Amid Faljaoui

DeepSeek et l’hypocrisie digitale : quand l’Occident crie au loup…en copiant les mêmes pratiques

À chaque avancée d’une entreprise tech chinoise, l’Occident crie au vol et à l’espionnage. DeepSeek AI, accusé d’avoir utilisé des données d’OpenAI, en est le dernier exemple. Hypocrisie ou véritable enjeu de souveraineté numérique ?

À chaque fois qu’une entreprise chinoise s’illustre dans la tech, c’est la même rengaine : accusations de vol, soupçons d’espionnage, menaces sur la souveraineté. Le dernier à en faire les frais ? DeepSeek AI, la nouvelle intelligence artificielle chinoise, soupçonnée d’avoir siphonné des données d’OpenAI, la maison mère de ChatGPT, pour entraîner son modèle d’intelligence artificielle.

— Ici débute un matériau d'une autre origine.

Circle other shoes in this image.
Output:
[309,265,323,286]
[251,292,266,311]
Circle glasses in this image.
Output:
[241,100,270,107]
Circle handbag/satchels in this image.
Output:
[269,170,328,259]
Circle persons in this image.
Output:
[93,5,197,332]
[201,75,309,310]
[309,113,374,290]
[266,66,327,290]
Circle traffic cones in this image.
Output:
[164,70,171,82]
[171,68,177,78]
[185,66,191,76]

Scandale ! OpenAI et Microsoft hurlent à la triche. Pourtant, ils oublient un petit détail : leur propre IA a été entraînée en pillant allègrement tout le web, y compris des contenus protégés. En clair, ce qui est un “vol” quand c’est une boîte chinoise devient une “innovation” lorsqu’il s’agit d’une entreprise américaine.

Qui copie qui ?

L’accusation principale contre DeepSeek AI repose sur une technique appelée “distillation” : elle consiste à entraîner un modèle à partir des résultats d’un modèle plus puissant. Une méthode interdite par OpenAI… mais très répandue dans le milieu.

Ironie du sort, OpenAI s’est lui-même construit en récupérant des milliards de données en ligne, souvent sans consentement : livres, articles, posts sur les réseaux sociaux… tout y est passé. Mais quand c’est OpenAI qui le fait, c’est du génie. Quand c’est DeepSeek, c’est du vol.

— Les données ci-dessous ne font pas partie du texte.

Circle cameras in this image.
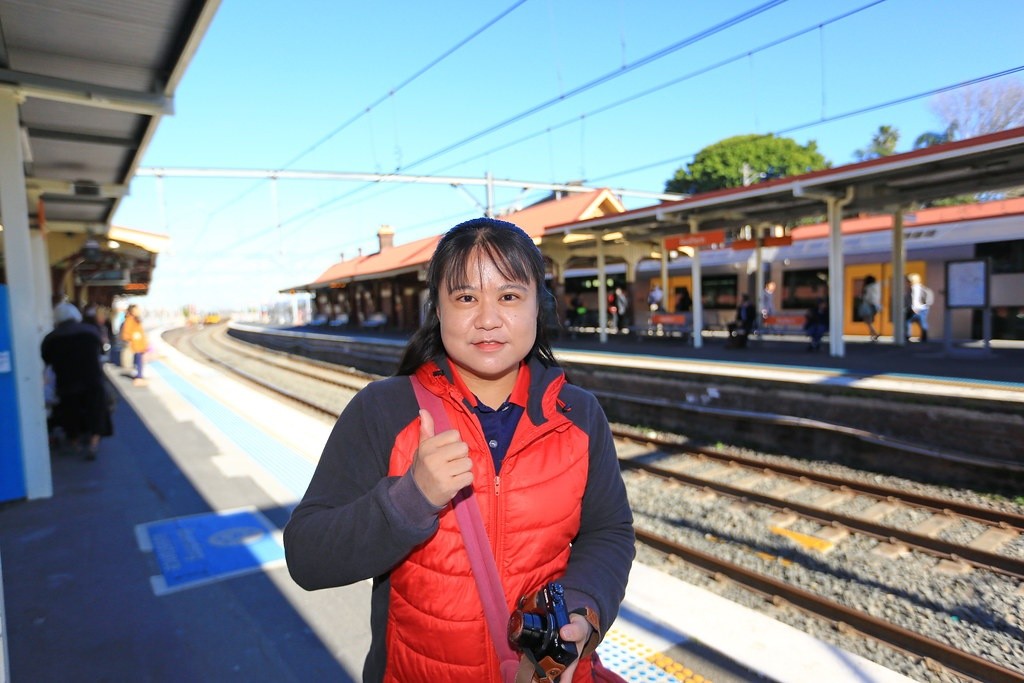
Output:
[508,582,579,683]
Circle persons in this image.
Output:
[41,302,114,462]
[862,276,880,342]
[804,297,830,351]
[563,284,692,341]
[282,217,637,683]
[726,281,777,349]
[904,272,930,342]
[80,302,148,384]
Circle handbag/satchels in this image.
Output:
[120,346,134,368]
[514,607,628,683]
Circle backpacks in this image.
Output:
[922,287,934,306]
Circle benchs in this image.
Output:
[628,309,806,347]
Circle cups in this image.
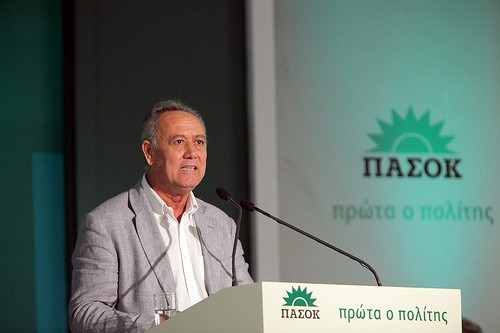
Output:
[153,292,176,326]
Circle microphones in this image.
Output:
[238,199,382,286]
[216,187,243,286]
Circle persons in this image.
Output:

David Sacks, ancien conseiller en IA de Donald Trump, parle carrément de “vol de propriété intellectuelle”. À ce compte-là, OpenAI aurait dû être poursuivi dès le départ pour s’être servi sans vergogne dans le patrimoine numérique mondial. Mais bon, il faut croire que voler est un péché… sauf quand c’est un Américain qui le fait.

TikTok : la cible facile

Même cinéma avec TikTok. Depuis des années, l’application chinoise est accusée d’espionner ses utilisateurs pour le compte du Parti communiste chinois. Pourtant, quand on regarde les chiffres, ses concurrents américains ne font pas mieux – voire pire.

Instagram partage jusqu’à 79 % des données personnelles de ses utilisateurs avec des entreprises tierces. Facebook, entre 57 % et 43 %. Google, Microsoft, Amazon ? Ils sont aussi dans la course avec des traceurs invisibles qui aspirent tout ce qu’ils peuvent. Résultat : en moyenne, un utilisateur Facebook voit ses infos revendues à plus de 2 000 entreprises, et jusqu’à 7 000 pour certains.

Mais curieusement, c’est toujours TikTok qui se retrouve au banc des accusés. Pourquoi ? Parce qu’il est chinois. Et qu’en matière de surveillance numérique, l’Occident n’aime pas la concurrence.

Priorités à l’envers

Et pendant que l’on s’inquiète de nos précieuses données, un autre paradoxe saute aux yeux : on laisse nos enfants sans défense face à l’explosion des contenus pornographiques en ligne.

On déploie des efforts considérables pour contrôler ce que DeepSeek sait sur nous – le fait que j’aime le café sans sucre, par exemple –, mais on ne fait rien contre des plateformes qui exposent des mineurs à du contenu inapproprié en quelques clics. Pourtant, ce contact avec du contenu adulte est nettement plus important à réglementer, car il risque de déformer la vie amoureuse future de centaines de millions de jeunes.

Ce deux poids, deux mesures en dit long sur nos véritables priorités. On prétend protéger la vie privée, mais on continue à scroller sur Facebook et Instagram sans se poser de questions. On s’offusque de l’espionnage chinois, mais on ferme les yeux sur la surveillance de masse made in USA.

Le véritable problème

Ce débat sur les données personnelles cache en réalité un problème plus profond : notre dépendance totale aux plateformes numériques.

Que ce soit OpenAI, Google, Meta ou TikTok, tous utilisent nos données comme carburant de leur machine publicitaire et algorithmique. Mais au lieu d’admettre que cette collecte est devenue la norme, on se contente de désigner des boucs émissaires.

L’ennemi n’est pas forcément là où on le croit. Et en matière de pillage des données, les premiers à donner des leçons sont souvent les derniers à les appliquer.